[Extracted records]
'''
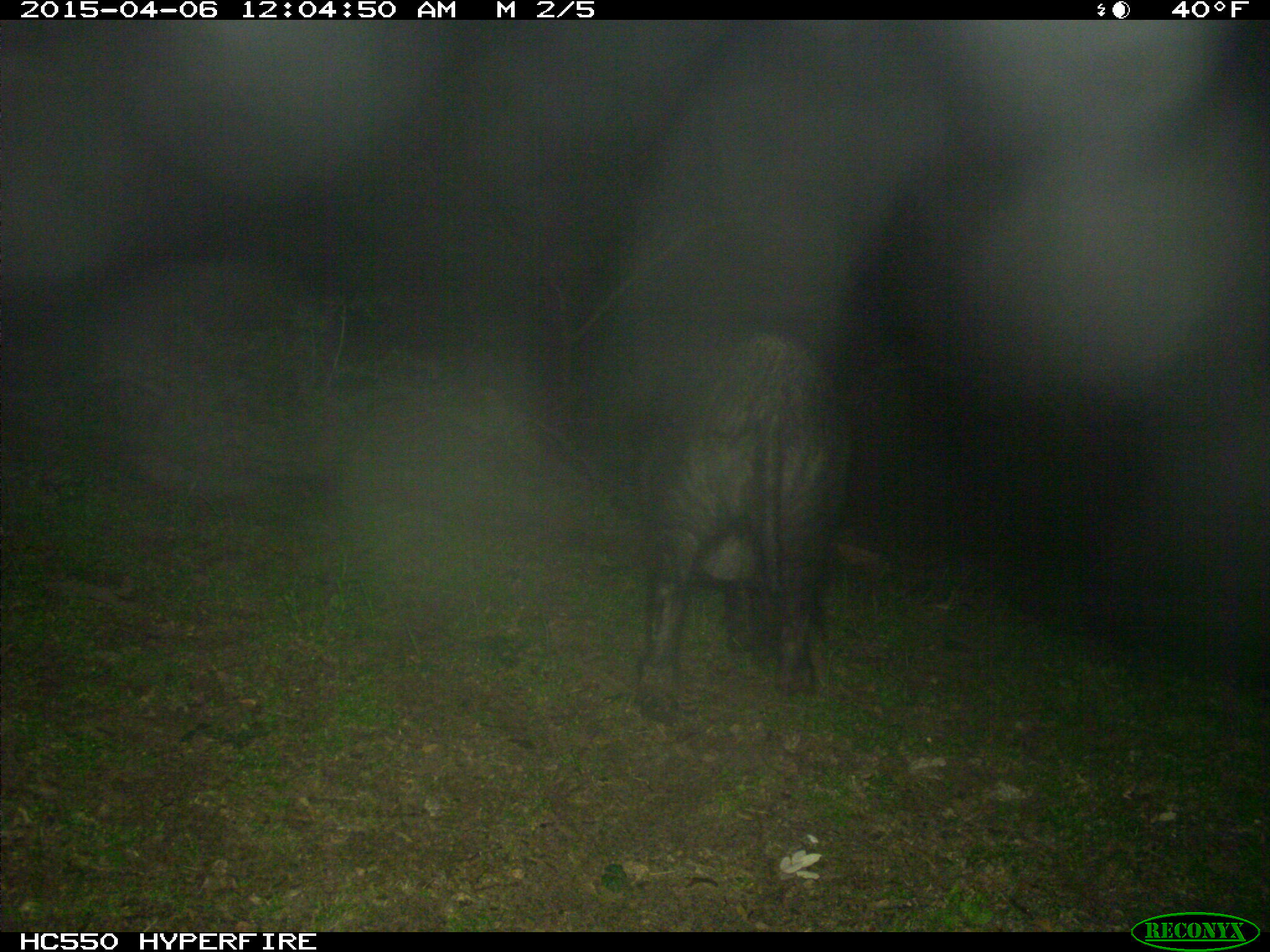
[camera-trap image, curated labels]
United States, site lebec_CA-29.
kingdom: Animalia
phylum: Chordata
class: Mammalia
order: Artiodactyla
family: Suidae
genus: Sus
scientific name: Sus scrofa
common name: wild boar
'''
'''
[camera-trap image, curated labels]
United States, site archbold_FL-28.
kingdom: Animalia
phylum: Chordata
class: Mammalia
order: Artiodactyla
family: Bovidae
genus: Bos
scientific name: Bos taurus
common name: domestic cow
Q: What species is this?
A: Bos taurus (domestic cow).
'''
# What the exercise asks:
From the entries above, return exactly the line containing "family: Bovidae", the line containing "A: Bos taurus (domestic cow).", and all lines between, and nothing else.

# Final answer:
family: Bovidae
genus: Bos
scientific name: Bos taurus
common name: domestic cow
Q: What species is this?
A: Bos taurus (domestic cow).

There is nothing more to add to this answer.